While not everyone can imagine living in such tight quarters, Vieira has made a home in the Stockton Lodi RV Park. She and her fiance, Eric Vieira (whose last name she uses), have lived in the park for about two years. A barbecue and folding chairs sit outside the door under a camouflage-colored awning. Inside, the TV, couch, a lounge chair and kitchen are within feet of each other. Everything is a little smaller: Mini-refrigerator, a more compact stove, little small countertop — but it's home.
Christmas tinsel and Santa decorations line the window sill and sit on top of the large TV that broadcasts the "Macy's Thanksgiving Day Parade."
Vieira is proving that all you need to create a Thanksgiving feast are the best ingredients, a few stove-top burners and good organization.
In local RV parks, families and friends are celebrating Thanksgiving with big meals inside of their campers, on picnic benches and in community dining halls. Some bake turkeys inside because it also heats the trailer. Others set up camp, of sorts, outside and deep-fry, smoke and barbecue their turkeys. Others go for the unconventional: Barbecue ribs or a case of beer.
Mark Phillips, one of Vieira's neighbors at Stockton Lodi RV Park on Eight Mile Road, is busy cooking six turkeys that he'll eat with his family and share with those who will dine in a communitywide feast. Behind his spacious 32-foot fifth wheel, Phillips places charcoal and mesquite chips in a smoker and Weber barbecue.
At some parks, like Stockton Lodi RV Park, management organizes a Thanksgiving dinner for those who don't want to do their own cooking. While many are choosing to eat alone or have plans to visit family, at least 15 people signed up to bring side dishes to the community dinner.
As the coals heat in the smoker and barbecue, Phillips pulls two marinating turkeys from an orange bucket. He lays them on a platter, stuffs them with thyme and sage and rubs it down with vegetable oil.
"It's like being a massage therapist," he joked. "When you cut into this, it will be like ham — it'll even have the pink to it."
Phillips is the resident chef — at least his neighbors wish. He's won three awards for his chili and Eric Vieira says Phillips' chicken tortilla soup is the best.
"He's like Betty Crocker," Eric Vieira said.
Even if he had a huge house to cook a turkey dinner in, Phillips would probably still go with smoked and deep-fried turkeys.

Jim "Jimbo" Durant, assistant to the owner at Stockton Lodi RV Park, says cooking turkeys in a variety of ways introduces people to something they might like better than the traditional oven-cooked.
"It's so good it'll make your grandma cry," he said of deep-fried turkey.
In Lodi for work, Sherry Stith and her family opt for barbecued pork ribs on Thanksgiving. It's not turkey, but it's definitely better than the convenience store hot dogs they had last Thanksgiving while they were traveling.
At the Flag City RV Resort, most rigs are quiet, as many people are at nearby family members' houses. But sitting around a picnic table under an awning, seven river dredgers from Oregon laugh and drink beer while they wait for their wives and girlfriends to drive down from Oregon.

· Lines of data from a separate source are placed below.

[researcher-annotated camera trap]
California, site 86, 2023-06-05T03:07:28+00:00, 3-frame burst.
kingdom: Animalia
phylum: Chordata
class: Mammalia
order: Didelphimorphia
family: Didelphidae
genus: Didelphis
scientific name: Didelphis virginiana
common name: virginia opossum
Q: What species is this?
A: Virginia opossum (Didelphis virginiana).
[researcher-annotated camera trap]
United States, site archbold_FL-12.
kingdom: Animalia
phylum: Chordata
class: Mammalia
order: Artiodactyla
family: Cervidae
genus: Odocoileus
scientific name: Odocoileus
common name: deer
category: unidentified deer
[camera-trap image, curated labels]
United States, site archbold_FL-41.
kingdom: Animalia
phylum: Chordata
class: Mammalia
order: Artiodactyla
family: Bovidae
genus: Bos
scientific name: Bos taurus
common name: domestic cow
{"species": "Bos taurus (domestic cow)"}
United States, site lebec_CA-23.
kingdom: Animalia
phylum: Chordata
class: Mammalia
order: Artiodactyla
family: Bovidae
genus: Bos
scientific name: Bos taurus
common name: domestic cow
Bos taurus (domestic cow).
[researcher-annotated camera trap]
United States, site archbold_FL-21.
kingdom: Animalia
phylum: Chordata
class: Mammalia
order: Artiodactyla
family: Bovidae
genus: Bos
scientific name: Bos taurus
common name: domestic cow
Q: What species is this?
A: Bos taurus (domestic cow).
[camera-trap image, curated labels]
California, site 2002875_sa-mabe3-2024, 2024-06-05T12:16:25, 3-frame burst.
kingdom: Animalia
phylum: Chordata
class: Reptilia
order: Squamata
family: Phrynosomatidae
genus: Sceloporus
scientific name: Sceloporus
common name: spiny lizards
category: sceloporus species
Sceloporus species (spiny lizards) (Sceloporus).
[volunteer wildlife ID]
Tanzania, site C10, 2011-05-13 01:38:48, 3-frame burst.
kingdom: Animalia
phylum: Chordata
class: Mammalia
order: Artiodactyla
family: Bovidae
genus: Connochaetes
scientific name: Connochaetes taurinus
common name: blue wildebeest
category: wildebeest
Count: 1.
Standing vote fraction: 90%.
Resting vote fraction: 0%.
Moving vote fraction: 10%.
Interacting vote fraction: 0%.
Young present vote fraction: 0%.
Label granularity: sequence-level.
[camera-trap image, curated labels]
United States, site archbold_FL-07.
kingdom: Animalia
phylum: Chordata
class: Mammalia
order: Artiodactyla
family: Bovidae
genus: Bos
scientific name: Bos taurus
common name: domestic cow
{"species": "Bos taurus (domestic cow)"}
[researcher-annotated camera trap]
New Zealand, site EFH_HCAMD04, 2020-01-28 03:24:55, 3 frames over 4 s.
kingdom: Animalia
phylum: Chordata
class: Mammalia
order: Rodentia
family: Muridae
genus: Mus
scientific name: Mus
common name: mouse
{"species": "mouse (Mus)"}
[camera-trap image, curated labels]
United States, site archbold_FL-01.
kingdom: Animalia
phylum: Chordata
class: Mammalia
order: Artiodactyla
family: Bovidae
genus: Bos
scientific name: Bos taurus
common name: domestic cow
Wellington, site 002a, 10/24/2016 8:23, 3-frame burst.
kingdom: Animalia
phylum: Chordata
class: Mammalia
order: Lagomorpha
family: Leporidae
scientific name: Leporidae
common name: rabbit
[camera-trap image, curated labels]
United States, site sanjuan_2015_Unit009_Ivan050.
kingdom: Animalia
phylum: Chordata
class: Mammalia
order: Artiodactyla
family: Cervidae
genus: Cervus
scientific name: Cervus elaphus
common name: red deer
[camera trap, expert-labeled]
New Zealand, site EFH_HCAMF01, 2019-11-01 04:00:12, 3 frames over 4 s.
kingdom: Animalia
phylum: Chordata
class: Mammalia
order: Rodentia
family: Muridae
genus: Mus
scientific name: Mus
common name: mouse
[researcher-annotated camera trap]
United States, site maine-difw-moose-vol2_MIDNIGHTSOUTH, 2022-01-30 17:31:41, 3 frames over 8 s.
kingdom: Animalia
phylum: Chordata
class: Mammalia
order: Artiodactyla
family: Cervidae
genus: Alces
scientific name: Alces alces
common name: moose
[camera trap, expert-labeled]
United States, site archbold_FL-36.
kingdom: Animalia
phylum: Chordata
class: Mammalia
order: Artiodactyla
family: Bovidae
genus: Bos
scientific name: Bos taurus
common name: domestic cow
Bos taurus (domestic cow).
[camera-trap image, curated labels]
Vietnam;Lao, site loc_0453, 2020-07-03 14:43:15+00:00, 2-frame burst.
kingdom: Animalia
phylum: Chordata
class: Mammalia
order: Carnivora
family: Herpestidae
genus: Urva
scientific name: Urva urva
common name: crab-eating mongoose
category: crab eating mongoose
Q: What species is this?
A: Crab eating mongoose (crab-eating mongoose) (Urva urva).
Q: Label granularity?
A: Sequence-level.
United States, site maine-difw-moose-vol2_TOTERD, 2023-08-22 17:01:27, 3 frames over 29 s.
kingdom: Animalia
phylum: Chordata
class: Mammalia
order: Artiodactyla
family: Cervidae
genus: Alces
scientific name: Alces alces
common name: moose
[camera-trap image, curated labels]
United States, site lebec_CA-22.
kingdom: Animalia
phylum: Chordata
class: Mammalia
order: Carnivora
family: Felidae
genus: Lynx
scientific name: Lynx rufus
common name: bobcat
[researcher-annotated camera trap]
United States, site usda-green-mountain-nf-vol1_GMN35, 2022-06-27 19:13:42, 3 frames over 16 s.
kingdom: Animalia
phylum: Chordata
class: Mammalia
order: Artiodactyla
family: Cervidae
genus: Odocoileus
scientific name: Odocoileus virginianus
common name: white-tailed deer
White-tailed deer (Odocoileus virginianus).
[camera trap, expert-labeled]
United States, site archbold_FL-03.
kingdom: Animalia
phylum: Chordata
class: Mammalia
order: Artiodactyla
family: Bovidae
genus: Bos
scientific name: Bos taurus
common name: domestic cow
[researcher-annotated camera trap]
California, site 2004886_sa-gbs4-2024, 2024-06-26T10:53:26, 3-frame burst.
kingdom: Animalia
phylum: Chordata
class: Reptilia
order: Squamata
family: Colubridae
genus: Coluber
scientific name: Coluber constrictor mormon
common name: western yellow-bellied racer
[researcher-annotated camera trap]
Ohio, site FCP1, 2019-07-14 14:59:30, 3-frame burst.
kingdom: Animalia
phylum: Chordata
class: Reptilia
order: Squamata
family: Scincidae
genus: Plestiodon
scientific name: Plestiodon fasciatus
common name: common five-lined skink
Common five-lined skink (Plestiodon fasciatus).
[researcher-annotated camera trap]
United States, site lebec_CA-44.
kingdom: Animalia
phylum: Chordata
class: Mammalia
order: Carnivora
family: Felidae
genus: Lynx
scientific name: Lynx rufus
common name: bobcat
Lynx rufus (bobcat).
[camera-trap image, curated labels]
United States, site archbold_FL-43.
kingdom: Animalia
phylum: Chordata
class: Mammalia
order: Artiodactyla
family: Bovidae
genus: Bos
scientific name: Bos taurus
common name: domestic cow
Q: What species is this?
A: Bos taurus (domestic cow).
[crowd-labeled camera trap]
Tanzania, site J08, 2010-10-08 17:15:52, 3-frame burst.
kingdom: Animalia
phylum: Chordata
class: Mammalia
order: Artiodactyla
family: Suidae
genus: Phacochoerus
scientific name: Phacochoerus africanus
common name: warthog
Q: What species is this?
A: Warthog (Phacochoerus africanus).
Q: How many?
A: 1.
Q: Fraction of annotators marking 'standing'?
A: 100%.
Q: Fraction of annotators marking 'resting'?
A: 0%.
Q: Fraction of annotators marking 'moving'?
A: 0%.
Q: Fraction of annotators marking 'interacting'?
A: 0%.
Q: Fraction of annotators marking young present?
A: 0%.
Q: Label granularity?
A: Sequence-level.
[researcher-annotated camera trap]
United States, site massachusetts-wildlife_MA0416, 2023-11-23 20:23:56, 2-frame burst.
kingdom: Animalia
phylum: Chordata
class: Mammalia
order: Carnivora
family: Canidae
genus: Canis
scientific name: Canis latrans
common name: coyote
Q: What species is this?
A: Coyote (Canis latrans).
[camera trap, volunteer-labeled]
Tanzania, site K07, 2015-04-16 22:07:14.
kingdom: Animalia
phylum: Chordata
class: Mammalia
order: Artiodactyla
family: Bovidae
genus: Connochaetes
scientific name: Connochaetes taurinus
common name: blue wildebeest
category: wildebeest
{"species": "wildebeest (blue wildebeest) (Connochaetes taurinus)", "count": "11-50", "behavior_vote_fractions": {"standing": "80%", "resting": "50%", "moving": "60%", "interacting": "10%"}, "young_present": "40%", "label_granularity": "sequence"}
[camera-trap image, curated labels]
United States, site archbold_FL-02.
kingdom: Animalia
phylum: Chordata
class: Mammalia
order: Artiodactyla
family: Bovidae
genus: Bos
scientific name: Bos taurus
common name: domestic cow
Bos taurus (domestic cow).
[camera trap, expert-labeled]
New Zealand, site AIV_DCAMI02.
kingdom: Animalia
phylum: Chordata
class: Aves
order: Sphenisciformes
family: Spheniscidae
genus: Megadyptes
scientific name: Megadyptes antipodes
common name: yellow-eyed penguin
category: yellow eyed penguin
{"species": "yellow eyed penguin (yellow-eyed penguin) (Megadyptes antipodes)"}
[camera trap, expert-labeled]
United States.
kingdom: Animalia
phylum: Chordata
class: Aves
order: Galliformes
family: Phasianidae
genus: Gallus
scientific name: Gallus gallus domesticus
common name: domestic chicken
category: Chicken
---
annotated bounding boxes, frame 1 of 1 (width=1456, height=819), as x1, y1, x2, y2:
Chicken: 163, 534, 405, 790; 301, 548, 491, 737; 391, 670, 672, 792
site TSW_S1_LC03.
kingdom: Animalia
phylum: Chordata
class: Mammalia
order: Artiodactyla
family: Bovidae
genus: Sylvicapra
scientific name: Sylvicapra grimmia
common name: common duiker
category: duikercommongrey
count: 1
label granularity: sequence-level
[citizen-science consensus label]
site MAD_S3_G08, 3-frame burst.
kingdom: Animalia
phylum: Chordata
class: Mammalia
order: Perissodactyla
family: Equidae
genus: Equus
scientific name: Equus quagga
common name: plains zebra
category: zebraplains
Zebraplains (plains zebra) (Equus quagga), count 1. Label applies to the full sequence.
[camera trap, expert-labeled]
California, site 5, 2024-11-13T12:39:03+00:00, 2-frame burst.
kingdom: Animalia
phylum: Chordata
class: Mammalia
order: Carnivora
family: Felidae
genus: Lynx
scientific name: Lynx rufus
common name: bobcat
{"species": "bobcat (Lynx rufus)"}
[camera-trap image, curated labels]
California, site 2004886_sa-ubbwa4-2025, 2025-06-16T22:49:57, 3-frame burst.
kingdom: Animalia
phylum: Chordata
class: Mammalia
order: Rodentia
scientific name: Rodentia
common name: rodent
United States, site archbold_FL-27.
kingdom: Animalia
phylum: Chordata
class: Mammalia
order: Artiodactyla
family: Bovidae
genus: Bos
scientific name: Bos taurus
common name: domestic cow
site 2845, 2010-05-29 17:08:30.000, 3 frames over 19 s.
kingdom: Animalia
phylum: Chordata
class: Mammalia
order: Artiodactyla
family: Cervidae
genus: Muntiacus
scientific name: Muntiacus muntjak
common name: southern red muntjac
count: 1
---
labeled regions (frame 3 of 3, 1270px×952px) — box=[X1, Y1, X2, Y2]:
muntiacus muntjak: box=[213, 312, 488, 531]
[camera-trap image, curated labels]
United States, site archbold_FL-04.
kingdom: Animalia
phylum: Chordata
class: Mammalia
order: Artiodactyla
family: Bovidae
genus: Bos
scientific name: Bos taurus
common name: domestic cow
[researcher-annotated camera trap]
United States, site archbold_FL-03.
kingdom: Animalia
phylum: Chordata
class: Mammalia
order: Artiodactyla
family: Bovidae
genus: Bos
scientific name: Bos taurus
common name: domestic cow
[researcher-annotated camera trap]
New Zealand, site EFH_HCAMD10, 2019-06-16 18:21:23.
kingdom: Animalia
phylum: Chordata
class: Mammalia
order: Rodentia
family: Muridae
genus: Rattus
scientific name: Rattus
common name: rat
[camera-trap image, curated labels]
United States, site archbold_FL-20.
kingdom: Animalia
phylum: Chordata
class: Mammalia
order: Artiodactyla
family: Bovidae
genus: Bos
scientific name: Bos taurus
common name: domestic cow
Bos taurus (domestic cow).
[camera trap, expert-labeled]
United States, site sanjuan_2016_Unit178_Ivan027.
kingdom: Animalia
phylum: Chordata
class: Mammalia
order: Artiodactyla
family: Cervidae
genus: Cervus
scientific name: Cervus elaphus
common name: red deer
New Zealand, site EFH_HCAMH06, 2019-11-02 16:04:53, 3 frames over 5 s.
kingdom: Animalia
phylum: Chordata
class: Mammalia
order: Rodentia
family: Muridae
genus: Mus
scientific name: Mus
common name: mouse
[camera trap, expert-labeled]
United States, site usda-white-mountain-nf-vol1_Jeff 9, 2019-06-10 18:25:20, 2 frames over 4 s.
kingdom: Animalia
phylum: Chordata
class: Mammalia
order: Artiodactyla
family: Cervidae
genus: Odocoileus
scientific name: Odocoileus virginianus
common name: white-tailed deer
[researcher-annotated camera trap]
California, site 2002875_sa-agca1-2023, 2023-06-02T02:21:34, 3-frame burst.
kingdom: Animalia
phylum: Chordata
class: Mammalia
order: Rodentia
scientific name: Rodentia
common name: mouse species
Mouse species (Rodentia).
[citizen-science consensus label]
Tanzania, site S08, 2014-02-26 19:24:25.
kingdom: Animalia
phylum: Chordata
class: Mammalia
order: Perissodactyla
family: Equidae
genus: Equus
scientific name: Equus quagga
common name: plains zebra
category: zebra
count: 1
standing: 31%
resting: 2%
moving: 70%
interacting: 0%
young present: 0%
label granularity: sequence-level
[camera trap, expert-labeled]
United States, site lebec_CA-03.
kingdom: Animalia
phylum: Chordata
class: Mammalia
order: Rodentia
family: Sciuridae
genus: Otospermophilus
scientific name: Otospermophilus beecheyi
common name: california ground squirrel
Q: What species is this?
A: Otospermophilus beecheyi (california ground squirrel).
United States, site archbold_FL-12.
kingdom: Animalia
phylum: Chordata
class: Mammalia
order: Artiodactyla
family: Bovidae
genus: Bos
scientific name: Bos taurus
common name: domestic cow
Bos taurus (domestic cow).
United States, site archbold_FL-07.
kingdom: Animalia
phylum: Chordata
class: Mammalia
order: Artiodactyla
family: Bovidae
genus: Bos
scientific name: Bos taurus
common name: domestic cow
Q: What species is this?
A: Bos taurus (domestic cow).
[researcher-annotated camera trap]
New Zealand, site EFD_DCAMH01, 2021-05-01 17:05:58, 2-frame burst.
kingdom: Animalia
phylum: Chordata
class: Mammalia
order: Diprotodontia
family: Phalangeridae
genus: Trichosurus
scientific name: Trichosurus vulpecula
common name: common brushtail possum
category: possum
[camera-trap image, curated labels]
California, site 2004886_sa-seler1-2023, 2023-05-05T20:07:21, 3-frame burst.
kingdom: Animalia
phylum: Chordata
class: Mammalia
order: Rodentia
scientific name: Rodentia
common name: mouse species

Justin Fuller joked about his Thanksgiving dinner and carried out a 30-pack of Coors Light on a turkey platter.
A few RV spaces down, Clara Carter cooks a turkey breast in her large motorhome, thankful that her husband is now home from the hospital. Her two birds, Mokie and T-Bird, squawk inside, hoping there will soon be a bone to chew.
For Carter, cooking Thanksgiving dinner in a camper is no different than cooking in a large kitchen. But, she's kind of gifted that way.
"(In Mexico) I made Thanksgiving dinner for six people in a boat, too," Carter said.